Emily hanya mengangguk lalu melanjutkan sarapannya. Sesekali tersenyum karena kegalauan mamanya membuat Mily kembali merasa seperti anak yang dimanja. Bahkan di Minggu pagi seperti ini, Jean biasanya berangkat sejak subuh untuk jogging. Tapi sekarang, Jean memasak! Luar biasa langkanya.

Jean kembali ke dapur lalu duduk di sebelah Mily dengan wajah berseri-seri.

"Siapa Ma?"

"Kurir, Mil. Nganterin ini," jawab Jean memamerkan bungkusan besarnya.

"Aaaaaakkk, choco monkey, sweety."

Jean nyaris berteriak kegirangan setelah mendapati sebuah boneka monyet berukuran sedang dan sebuah cokelat berbentuk hati.

'Maafkan aku Jean sayang.

With love, Daniel.'

Emily memutar bola mata, jengah setelah sempat ikut membaca isi surat dari kekasih mamanya itu.
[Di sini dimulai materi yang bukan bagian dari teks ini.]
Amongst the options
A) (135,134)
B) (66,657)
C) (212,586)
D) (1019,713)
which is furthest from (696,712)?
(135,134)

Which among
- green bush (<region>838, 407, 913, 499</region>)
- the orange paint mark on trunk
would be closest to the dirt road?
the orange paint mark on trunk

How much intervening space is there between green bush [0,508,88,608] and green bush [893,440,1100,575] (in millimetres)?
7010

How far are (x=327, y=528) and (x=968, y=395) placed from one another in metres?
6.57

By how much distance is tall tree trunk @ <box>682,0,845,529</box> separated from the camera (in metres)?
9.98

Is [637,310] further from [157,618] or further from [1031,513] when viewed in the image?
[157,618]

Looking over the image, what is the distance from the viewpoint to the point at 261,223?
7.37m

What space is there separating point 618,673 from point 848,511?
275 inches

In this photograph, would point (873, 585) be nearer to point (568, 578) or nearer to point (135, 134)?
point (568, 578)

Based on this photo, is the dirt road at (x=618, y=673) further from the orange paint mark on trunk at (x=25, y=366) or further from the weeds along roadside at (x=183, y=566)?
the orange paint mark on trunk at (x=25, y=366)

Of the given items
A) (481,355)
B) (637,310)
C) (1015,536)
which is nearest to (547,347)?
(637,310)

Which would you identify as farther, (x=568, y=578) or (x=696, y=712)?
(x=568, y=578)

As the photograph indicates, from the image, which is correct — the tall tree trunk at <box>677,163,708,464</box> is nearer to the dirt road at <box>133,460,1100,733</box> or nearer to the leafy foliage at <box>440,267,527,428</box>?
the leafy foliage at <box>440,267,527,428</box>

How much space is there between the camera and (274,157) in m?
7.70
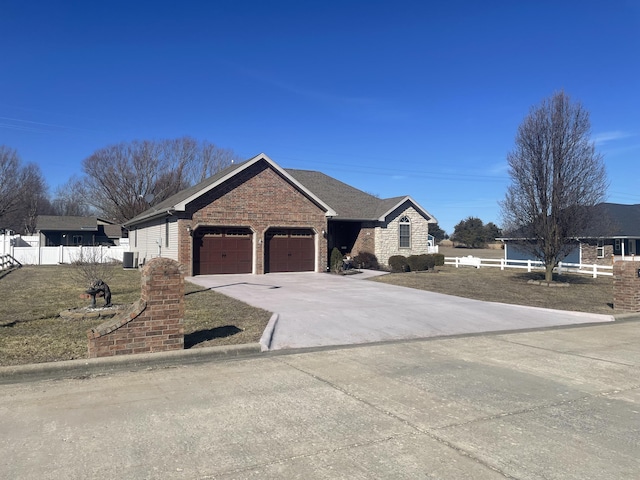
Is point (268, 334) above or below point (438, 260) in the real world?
below

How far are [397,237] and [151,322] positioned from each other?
24567 mm

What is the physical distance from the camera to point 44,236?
165 feet

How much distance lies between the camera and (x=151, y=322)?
7387 mm

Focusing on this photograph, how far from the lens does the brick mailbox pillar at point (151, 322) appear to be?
7086mm

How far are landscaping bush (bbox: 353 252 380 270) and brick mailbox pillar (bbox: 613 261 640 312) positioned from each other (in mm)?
16231

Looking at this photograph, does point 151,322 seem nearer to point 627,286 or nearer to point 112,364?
point 112,364

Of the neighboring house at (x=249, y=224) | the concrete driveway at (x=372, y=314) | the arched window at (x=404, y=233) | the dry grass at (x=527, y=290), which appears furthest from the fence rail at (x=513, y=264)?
the concrete driveway at (x=372, y=314)

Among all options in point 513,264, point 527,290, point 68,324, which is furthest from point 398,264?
point 68,324

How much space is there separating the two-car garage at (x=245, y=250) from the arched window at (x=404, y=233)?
731 centimetres

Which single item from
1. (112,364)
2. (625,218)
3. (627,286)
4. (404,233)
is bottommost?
(112,364)

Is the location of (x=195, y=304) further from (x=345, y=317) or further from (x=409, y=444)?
(x=409, y=444)

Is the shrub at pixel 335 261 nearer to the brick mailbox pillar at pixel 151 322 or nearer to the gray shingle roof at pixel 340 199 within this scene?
the gray shingle roof at pixel 340 199

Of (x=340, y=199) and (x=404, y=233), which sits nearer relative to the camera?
(x=404, y=233)

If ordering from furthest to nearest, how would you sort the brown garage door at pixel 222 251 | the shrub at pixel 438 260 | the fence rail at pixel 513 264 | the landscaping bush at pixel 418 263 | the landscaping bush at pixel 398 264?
the shrub at pixel 438 260
the fence rail at pixel 513 264
the landscaping bush at pixel 418 263
the landscaping bush at pixel 398 264
the brown garage door at pixel 222 251
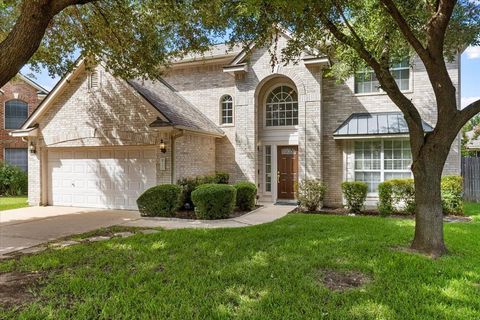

Menggelikan.

"Mily, ke salonnya nanti-nanti lagi aja ya. Habisin sarapannya. Mama ke kamar dulu."

Mily mengangguk meski lipatan di dahinya begitu banyak berkerut. Dia heran dengan sikap Mamanya yang, ya mirip anak SMA lagi. Mirip tingkahnya dulu bersama Sam. Dia menggaruk kepalanya yang tak gatal, menatap kepergian Jean yang menghilang di balik tembok. Sedetik kemudian Emily berjongkok dan mendapati sampah yang masih berserakan di sana. Mily merasa kesal setengah mati dengan perilaku mamanya yang labil. Dia tak selera menghabiskan sarapannya lagi.